- **Exercise inputs**
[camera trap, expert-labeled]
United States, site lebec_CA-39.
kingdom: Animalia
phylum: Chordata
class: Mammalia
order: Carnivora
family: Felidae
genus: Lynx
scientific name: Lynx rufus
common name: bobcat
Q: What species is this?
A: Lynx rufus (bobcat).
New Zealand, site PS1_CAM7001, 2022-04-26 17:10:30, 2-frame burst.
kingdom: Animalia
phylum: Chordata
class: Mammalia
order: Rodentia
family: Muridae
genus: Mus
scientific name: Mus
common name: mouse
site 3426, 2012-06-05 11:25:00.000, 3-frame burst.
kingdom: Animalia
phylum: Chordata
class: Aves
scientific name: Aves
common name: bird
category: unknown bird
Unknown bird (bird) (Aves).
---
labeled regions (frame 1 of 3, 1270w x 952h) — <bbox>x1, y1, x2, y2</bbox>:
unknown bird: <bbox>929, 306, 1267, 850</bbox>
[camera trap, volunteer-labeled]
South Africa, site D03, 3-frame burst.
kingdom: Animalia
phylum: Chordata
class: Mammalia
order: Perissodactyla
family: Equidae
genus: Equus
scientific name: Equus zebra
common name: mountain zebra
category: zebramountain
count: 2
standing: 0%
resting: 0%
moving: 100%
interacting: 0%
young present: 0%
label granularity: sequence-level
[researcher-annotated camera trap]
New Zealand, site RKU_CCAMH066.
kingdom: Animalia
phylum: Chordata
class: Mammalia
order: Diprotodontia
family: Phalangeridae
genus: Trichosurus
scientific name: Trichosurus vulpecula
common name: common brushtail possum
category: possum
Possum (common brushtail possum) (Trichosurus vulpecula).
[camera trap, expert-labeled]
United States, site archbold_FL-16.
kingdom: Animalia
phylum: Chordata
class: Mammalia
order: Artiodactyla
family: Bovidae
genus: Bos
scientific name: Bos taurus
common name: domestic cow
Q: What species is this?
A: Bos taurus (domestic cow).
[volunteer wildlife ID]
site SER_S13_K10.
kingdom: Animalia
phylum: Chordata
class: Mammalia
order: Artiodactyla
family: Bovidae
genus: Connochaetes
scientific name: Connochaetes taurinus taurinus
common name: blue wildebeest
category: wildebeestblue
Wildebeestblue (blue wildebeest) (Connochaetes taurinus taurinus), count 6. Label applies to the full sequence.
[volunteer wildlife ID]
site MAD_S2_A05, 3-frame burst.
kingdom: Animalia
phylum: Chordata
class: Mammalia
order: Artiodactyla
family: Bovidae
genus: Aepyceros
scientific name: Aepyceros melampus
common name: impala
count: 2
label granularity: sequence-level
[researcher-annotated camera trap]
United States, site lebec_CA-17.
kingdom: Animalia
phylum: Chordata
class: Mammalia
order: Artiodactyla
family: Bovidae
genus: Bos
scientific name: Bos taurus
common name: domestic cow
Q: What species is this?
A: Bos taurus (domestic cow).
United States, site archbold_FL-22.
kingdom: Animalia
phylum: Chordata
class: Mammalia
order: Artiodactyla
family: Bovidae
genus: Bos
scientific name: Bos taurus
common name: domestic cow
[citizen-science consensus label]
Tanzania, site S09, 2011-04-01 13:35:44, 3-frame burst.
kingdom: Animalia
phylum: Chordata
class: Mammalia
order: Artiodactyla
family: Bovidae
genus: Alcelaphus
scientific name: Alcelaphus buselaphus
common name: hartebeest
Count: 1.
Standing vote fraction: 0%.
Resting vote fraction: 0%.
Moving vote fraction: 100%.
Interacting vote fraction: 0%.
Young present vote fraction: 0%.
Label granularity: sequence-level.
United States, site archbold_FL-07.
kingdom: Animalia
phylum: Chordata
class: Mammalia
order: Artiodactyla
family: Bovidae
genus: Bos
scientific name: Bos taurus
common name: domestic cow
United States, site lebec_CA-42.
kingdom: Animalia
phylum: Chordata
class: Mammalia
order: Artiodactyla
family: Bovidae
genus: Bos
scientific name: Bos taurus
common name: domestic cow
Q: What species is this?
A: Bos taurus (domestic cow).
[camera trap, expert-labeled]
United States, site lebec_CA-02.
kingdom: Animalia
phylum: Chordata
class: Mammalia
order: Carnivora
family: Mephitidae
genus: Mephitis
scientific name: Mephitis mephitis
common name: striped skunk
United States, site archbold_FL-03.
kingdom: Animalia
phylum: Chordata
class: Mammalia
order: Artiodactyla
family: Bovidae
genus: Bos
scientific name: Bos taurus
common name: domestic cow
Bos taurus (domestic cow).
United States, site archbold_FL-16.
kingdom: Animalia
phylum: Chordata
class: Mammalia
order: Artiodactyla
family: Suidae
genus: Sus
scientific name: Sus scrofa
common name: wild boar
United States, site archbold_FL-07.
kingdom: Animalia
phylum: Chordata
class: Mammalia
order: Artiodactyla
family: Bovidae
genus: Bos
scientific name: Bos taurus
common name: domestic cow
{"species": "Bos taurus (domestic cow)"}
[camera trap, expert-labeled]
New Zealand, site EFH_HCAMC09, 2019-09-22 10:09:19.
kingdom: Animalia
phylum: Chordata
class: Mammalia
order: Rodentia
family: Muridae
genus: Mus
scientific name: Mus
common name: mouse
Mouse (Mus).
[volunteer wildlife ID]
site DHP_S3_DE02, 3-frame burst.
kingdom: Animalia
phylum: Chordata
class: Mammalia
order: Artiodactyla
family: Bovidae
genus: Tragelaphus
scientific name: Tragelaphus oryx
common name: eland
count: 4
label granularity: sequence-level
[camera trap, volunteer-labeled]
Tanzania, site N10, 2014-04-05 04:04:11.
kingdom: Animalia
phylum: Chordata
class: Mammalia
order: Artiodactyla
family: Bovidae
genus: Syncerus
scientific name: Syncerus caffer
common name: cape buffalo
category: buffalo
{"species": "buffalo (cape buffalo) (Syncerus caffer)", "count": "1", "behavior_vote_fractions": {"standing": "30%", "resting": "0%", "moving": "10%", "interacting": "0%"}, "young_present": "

- **Exercise requirements**
All of the data above needs to be transcribed verbatim.

- **The completed task**
[camera trap, expert-labeled]
United States, site lebec_CA-39.
kingdom: Animalia
phylum: Chordata
class: Mammalia
order: Carnivora
family: Felidae
genus: Lynx
scientific name: Lynx rufus
common name: bobcat
Q: What species is this?
A: Lynx rufus (bobcat).
New Zealand, site PS1_CAM7001, 2022-04-26 17:10:30, 2-frame burst.
kingdom: Animalia
phylum: Chordata
class: Mammalia
order: Rodentia
family: Muridae
genus: Mus
scientific name: Mus
common name: mouse
site 3426, 2012-06-05 11:25:00.000, 3-frame burst.
kingdom: Animalia
phylum: Chordata
class: Aves
scientific name: Aves
common name: bird
category: unknown bird
Unknown bird (bird) (Aves).
---
labeled regions (frame 1 of 3, 1270w x 952h) — <bbox>x1, y1, x2, y2</bbox>:
unknown bird: <bbox>929, 306, 1267, 850</bbox>
[camera trap, volunteer-labeled]
South Africa, site D03, 3-frame burst.
kingdom: Animalia
phylum: Chordata
class: Mammalia
order: Perissodactyla
family: Equidae
genus: Equus
scientific name: Equus zebra
common name: mountain zebra
category: zebramountain
count: 2
standing: 0%
resting: 0%
moving: 100%
interacting: 0%
young present: 0%
label granularity: sequence-level
[researcher-annotated camera trap]
New Zealand, site RKU_CCAMH066.
kingdom: Animalia
phylum: Chordata
class: Mammalia
order: Diprotodontia
family: Phalangeridae
genus: Trichosurus
scientific name: Trichosurus vulpecula
common name: common brushtail possum
category: possum
Possum (common brushtail possum) (Trichosurus vulpecula).
[camera trap, expert-labeled]
United States, site archbold_FL-16.
kingdom: Animalia
phylum: Chordata
class: Mammalia
order: Artiodactyla
family: Bovidae
genus: Bos
scientific name: Bos taurus
common name: domestic cow
Q: What species is this?
A: Bos taurus (domestic cow).
[volunteer wildlife ID]
site SER_S13_K10.
kingdom: Animalia
phylum: Chordata
class: Mammalia
order: Artiodactyla
family: Bovidae
genus: Connochaetes
scientific name: Connochaetes taurinus taurinus
common name: blue wildebeest
category: wildebeestblue
Wildebeestblue (blue wildebeest) (Connochaetes taurinus taurinus), count 6. Label applies to the full sequence.
[volunteer wildlife ID]
site MAD_S2_A05, 3-frame burst.
kingdom: Animalia
phylum: Chordata
class: Mammalia
order: Artiodactyla
family: Bovidae
genus: Aepyceros
scientific name: Aepyceros melampus
common name: impala
count: 2
label granularity: sequence-level
[researcher-annotated camera trap]
United States, site lebec_CA-17.
kingdom: Animalia
phylum: Chordata
class: Mammalia
order: Artiodactyla
family: Bovidae
genus: Bos
scientific name: Bos taurus
common name: domestic cow
Q: What species is this?
A: Bos taurus (domestic cow).
United States, site archbold_FL-22.
kingdom: Animalia
phylum: Chordata
class: Mammalia
order: Artiodactyla
family: Bovidae
genus: Bos
scientific name: Bos taurus
common name: domestic cow
[citizen-science consensus label]
Tanzania, site S09, 2011-04-01 13:35:44, 3-frame burst.
kingdom: Animalia
phylum: Chordata
class: Mammalia
order: Artiodactyla
family: Bovidae
genus: Alcelaphus
scientific name: Alcelaphus buselaphus
common name: hartebeest
Count: 1.
Standing vote fraction: 0%.
Resting vote fraction: 0%.
Moving vote fraction: 100%.
Interacting vote fraction: 0%.
Young present vote fraction: 0%.
Label granularity: sequence-level.
United States, site archbold_FL-07.
kingdom: Animalia
phylum: Chordata
class: Mammalia
order: Artiodactyla
family: Bovidae
genus: Bos
scientific name: Bos taurus
common name: domestic cow
United States, site lebec_CA-42.
kingdom: Animalia
phylum: Chordata
class: Mammalia
order: Artiodactyla
family: Bovidae
genus: Bos
scientific name: Bos taurus
common name: domestic cow
Q: What species is this?
A: Bos taurus (domestic cow).
[camera trap, expert-labeled]
United States, site lebec_CA-02.
kingdom: Animalia
phylum: Chordata
class: Mammalia
order: Carnivora
family: Mephitidae
genus: Mephitis
scientific name: Mephitis mephitis
common name: striped skunk
United States, site archbold_FL-03.
kingdom: Animalia
phylum: Chordata
class: Mammalia
order: Artiodactyla
family: Bovidae
genus: Bos
scientific name: Bos taurus
common name: domestic cow
Bos taurus (domestic cow).
United States, site archbold_FL-16.
kingdom: Animalia
phylum: Chordata
class: Mammalia
order: Artiodactyla
family: Suidae
genus: Sus
scientific name: Sus scrofa
common name: wild boar
United States, site archbold_FL-07.
kingdom: Animalia
phylum: Chordata
class: Mammalia
order: Artiodactyla
family: Bovidae
genus: Bos
scientific name: Bos taurus
common name: domestic cow
{"species": "Bos taurus (domestic cow)"}
[camera trap, expert-labeled]
New Zealand, site EFH_HCAMC09, 2019-09-22 10:09:19.
kingdom: Animalia
phylum: Chordata
class: Mammalia
order: Rodentia
family: Muridae
genus: Mus
scientific name: Mus
common name: mouse
Mouse (Mus).
[volunteer wildlife ID]
site DHP_S3_DE02, 3-frame burst.
kingdom: Animalia
phylum: Chordata
class: Mammalia
order: Artiodactyla
family: Bovidae
genus: Tragelaphus
scientific name: Tragelaphus oryx
common name: eland
count: 4
label granularity: sequence-level
[camera trap, volunteer-labeled]
Tanzania, site N10, 2014-04-05 04:04:11.
kingdom: Animalia
phylum: Chordata
class: Mammalia
order: Artiodactyla
family: Bovidae
genus: Syncerus
scientific name: Syncerus caffer
common name: cape buffalo
category: buffalo
{"species": "buffalo (cape buffalo) (Syncerus caffer)", "count": "1", "behavior_vote_fractions": {"standing": "30%", "resting": "0%", "moving": "10%", "interacting": "0%"}, "young_present": "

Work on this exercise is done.